Gilbert, Sullivan and Farrell.
By Sue Langenberg
It was an evening with musician Scott Farrell at the First Presbyterian Church in Winnebago on Friday. The event was a recital of sorts featuring the director of Rockford Operetta Party as the area’s tried-and-true light opera figure.
The recital date was intended as a production event but after various set-backs, morphed into a solo featuring some 16 selections from Farrell’s repertoire in the last 13 years with humorous and handy comments before each piece.
Farrell seems to have fallen from the musical womb straight toward operetta, and seems to have hit the ground running since. From his earliest education, he dabbled with drama, choir and various parts in plays including “Amahl and the Night Visitors,” “The Fantasticks” and “The Pirates of Penzance” among some 18 characters that include lead parts as well as villagers. Along the way, he became enthralled with the English opera buffa style that features light humor and happy endings with much spicy satire in between. The Savoy Theatre in London featuring works of W.S. Gilbert and Arthur Sullivan is Farrell’s yearning and area of expertise. In the process of his musical development, Farrell’s own humor seems to parallel his extensive research since he makes no bones about failures along the way.

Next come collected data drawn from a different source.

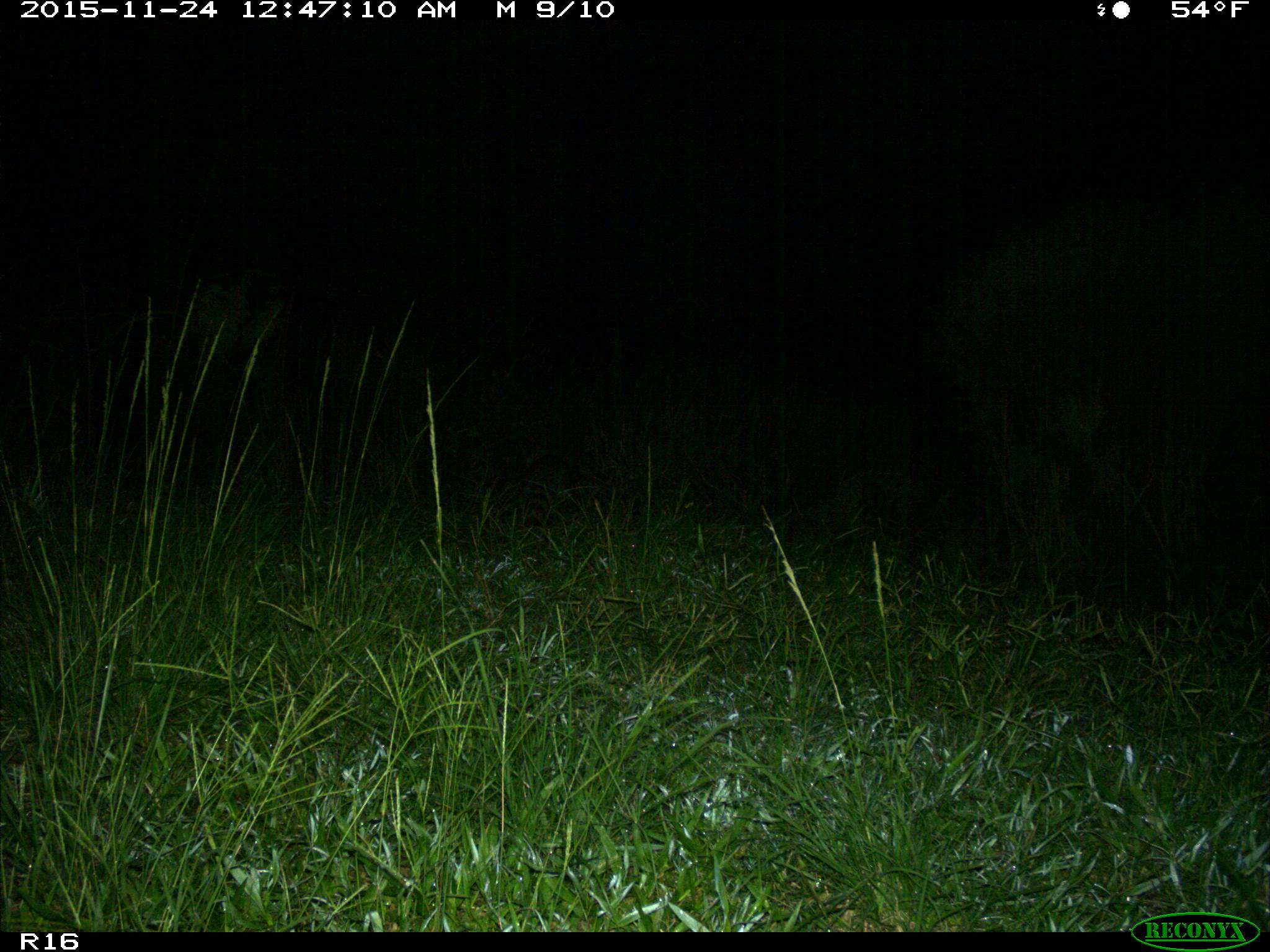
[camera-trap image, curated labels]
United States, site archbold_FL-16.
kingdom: Animalia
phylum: Chordata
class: Mammalia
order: Carnivora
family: Procyonidae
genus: Procyon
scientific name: Procyon lotor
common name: common raccoon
Procyon lotor (common raccoon).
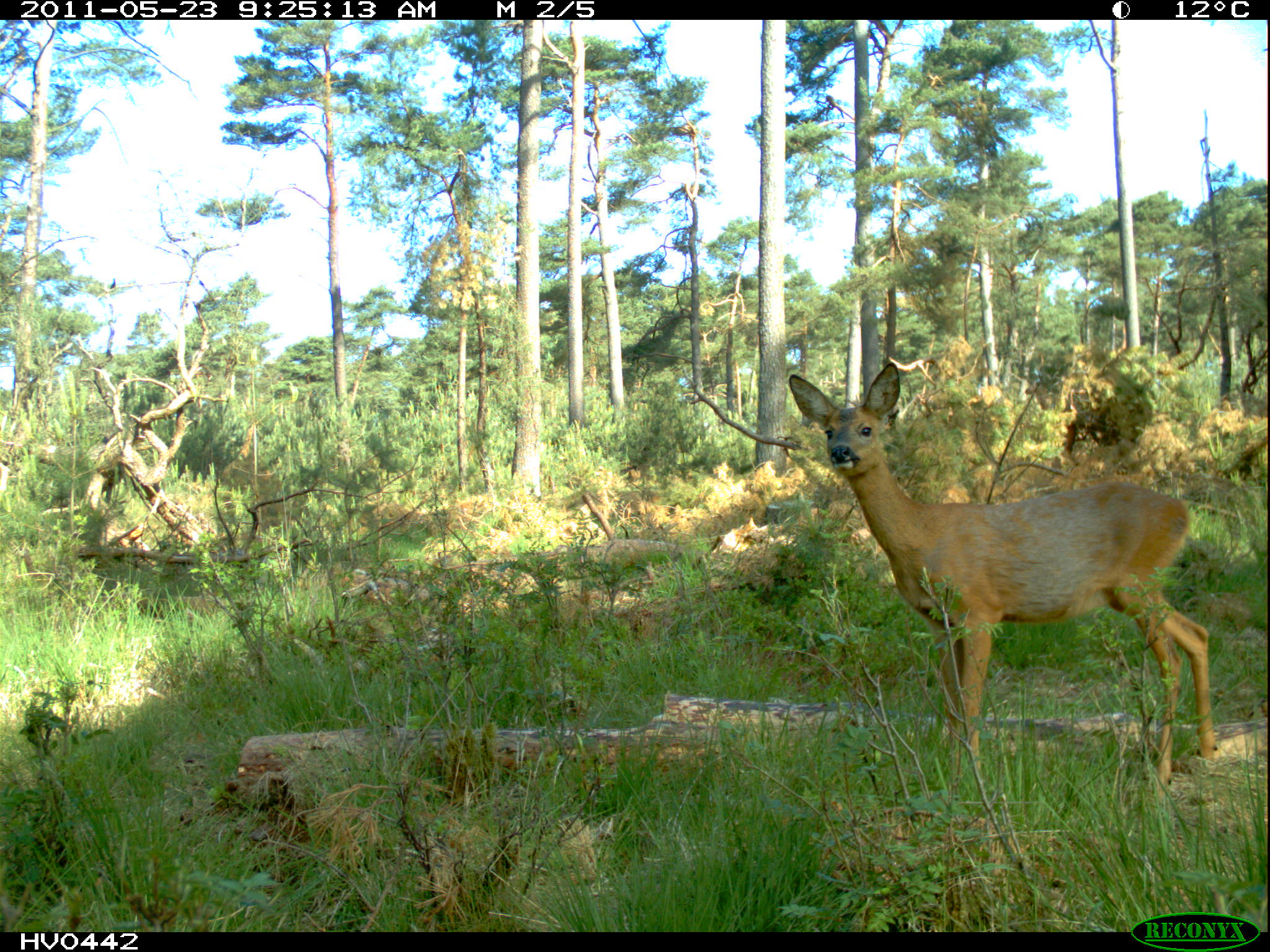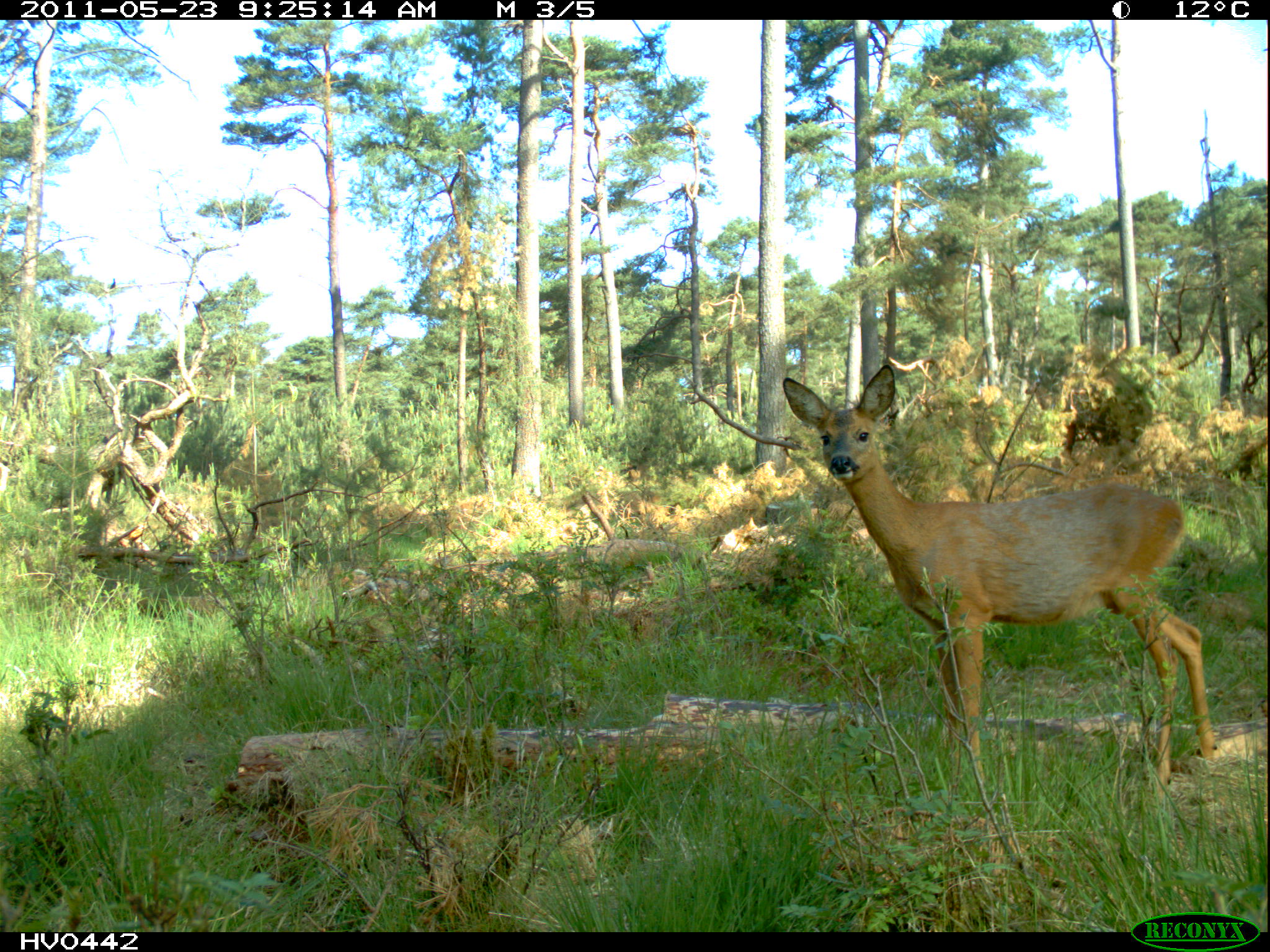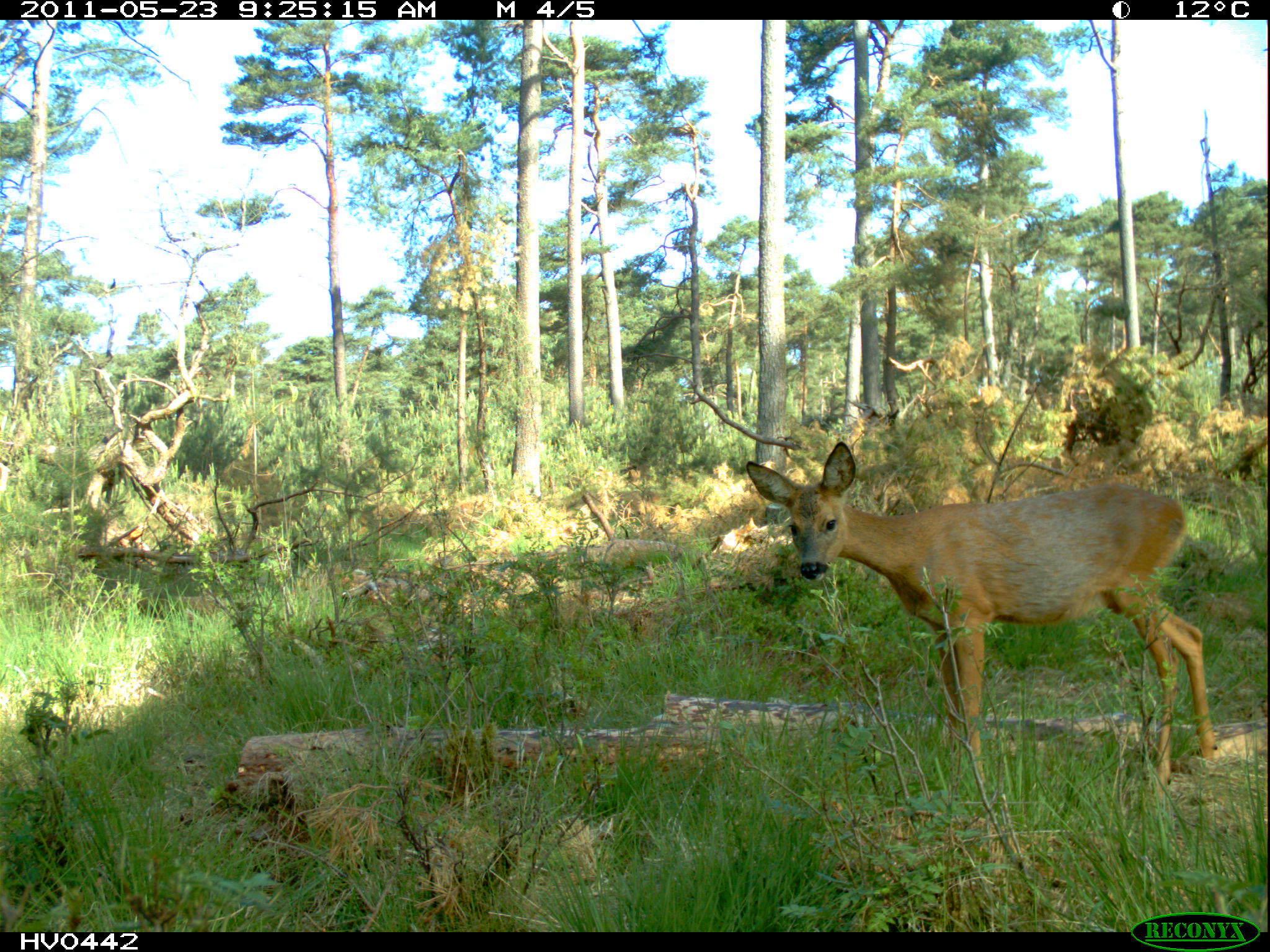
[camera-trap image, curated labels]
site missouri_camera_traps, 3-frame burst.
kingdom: Animalia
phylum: Chordata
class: Mammalia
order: Artiodactyla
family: Cervidae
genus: Capreolus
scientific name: Capreolus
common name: roe deer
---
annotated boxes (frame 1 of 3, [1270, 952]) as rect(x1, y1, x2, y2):
roe deer: rect(777, 364, 1225, 793)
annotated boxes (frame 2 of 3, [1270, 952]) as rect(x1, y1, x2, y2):
roe deer: rect(775, 355, 1231, 785)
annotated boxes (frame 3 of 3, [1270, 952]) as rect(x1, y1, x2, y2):
roe deer: rect(734, 437, 1222, 791)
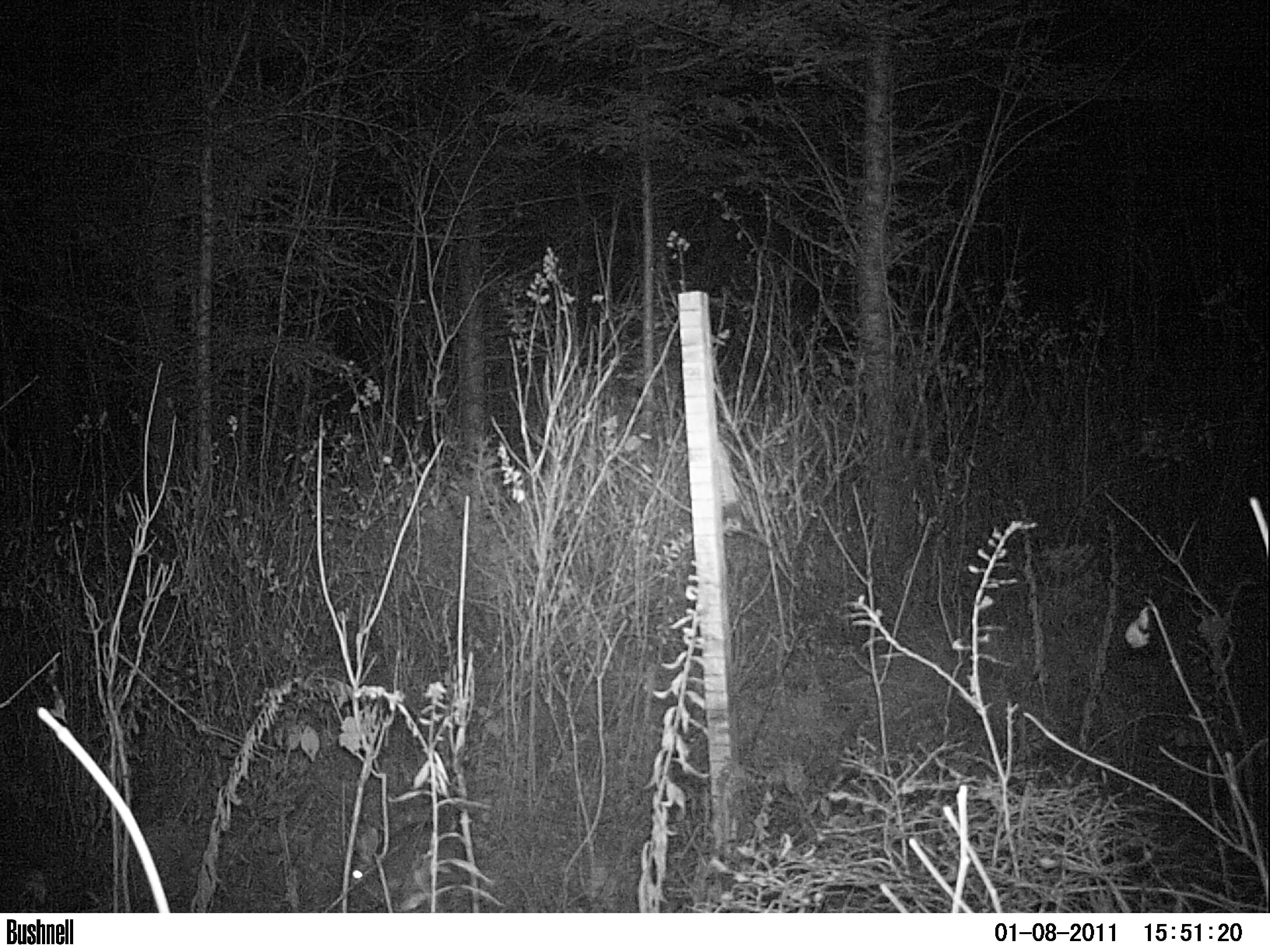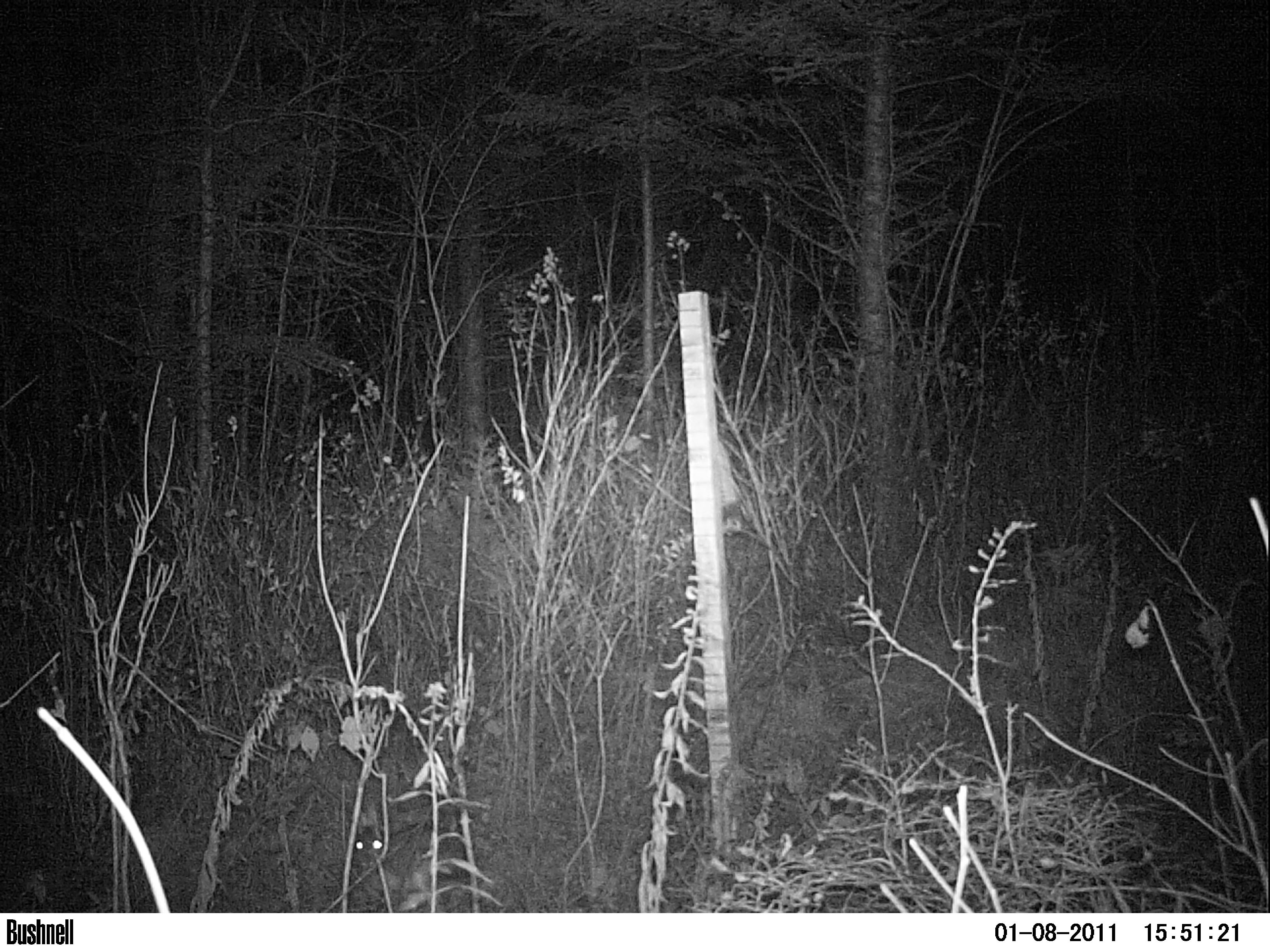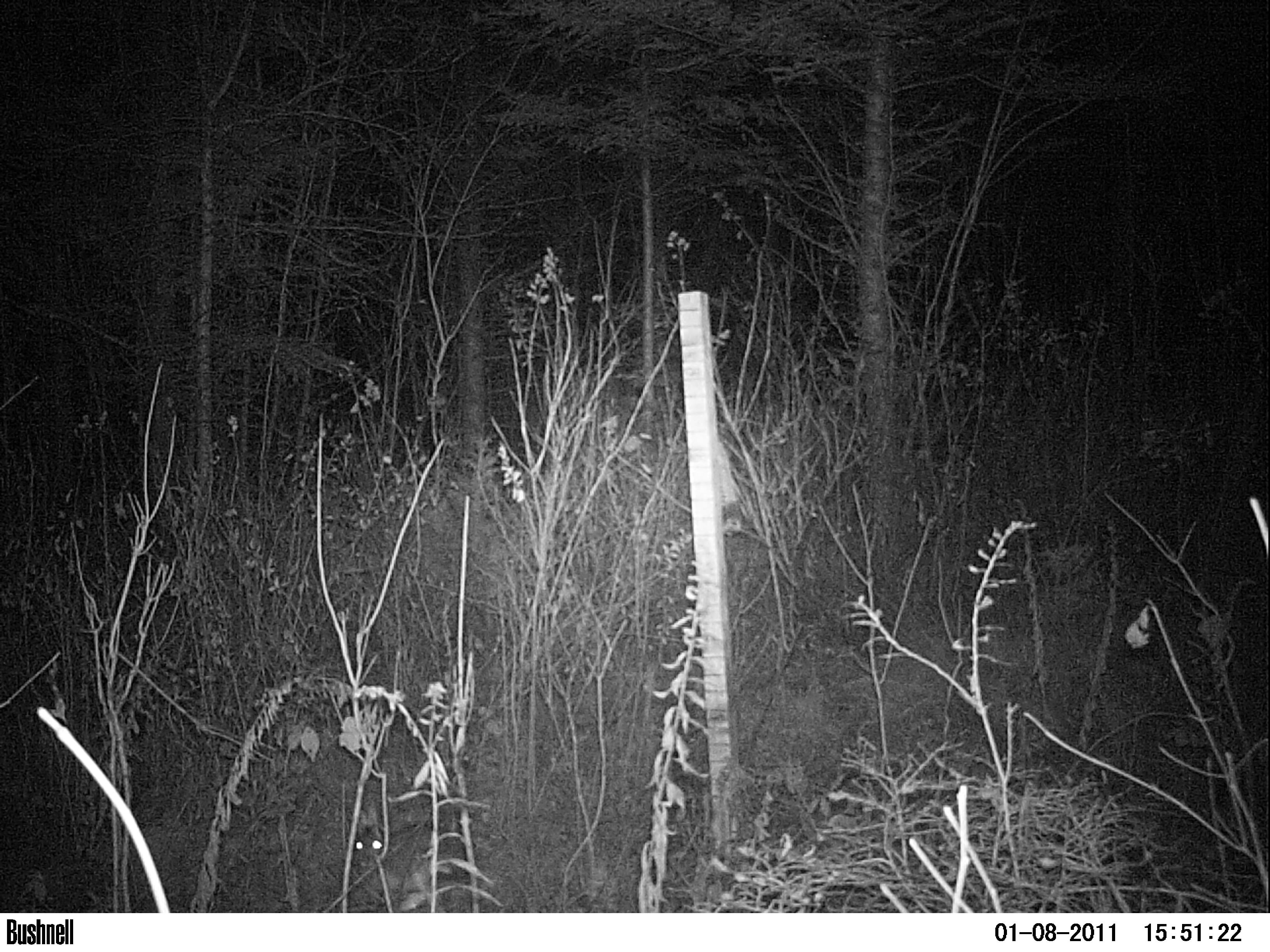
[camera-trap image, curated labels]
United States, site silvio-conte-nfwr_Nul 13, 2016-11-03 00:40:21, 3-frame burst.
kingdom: Animalia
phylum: Chordata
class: Mammalia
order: Lagomorpha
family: Leporidae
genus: Lepus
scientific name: Lepus americanus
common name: snowshoe hare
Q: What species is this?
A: Snowshoe hare (Lepus americanus).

If Farrell seems to spend his passion within the light opera area, he also is determined to create that which is not there. That would include some eleven shows that he has written upon inspirations swirling around his voracious appetite for the genre, often in enthusiastic collaboration with John Spartan. His own shows include “The Vampyre’s Curse,” “The Sapphire Necklace” and “Popocateptyl” (with Spartan) with many suspicious and light-hearted, merry characters pitted against scorned lovers and other intrigues that beset the trappings of life and dreams. Moreover, in addition to expending the energy to write and produce a work, he often found himself as a main character. In his own “The Princess’ Lament,” he was the Prince, in “The Sapphire Necklace,” he was Falstaff as well as major parts in other shows including Thespis in “Thespis.”
“His compositions have reached beyond light opera with a Symphonic Poem, the second movement of which was included in the recital. He also included a contemporary piece, “So Far Away,” by Brian Haner, breaking his general rule of having a low opinion of modern music.
About creating that which is not there, he told the story that he couldn’t resist doing his own version of the Sergeant of Police in a production of “The Pirates of Penzance,” to questionable success because the director never commented, he noted.
But Farrell is undaunted in his determination to bring light opera works to light. He is unapologetic about resurrecting obscure and often failed English operas from the 19th century to “give it second chance,” he explains in his most formal and articulate manner. He notes that perhaps in another time, another century, some of these works will find their way in a new day. In the end, only the audience and a new set of critics will determine his hunches about dusty scores in libraries. Meantime, he enjoys much satisfaction in the research and development.
One such example, “Jane Annie” was misunderstood and only ran for 50 performances after the “critics ripped it to shreds,” in 1893, he said. Indeed, the work can hardly be found in ordinary and available information and barely exists. Farrell nevertheless resurrected the work by Ernest Ford and gave it a North American premier in 2007 to earn area recognition. Farrell, therefore, performed song, “The Time of Thistledown” Friday evening and plans to do a full length in the 2012 season in Rockford.
Farrell seeks a new venue and more permanent home for his operatic brainstorms and is ready and able to take on all that matters to become the area’s main keeper of an important era of opera buffa because passion and energy will see him through. Watch for Rockford Operetta Party in the future.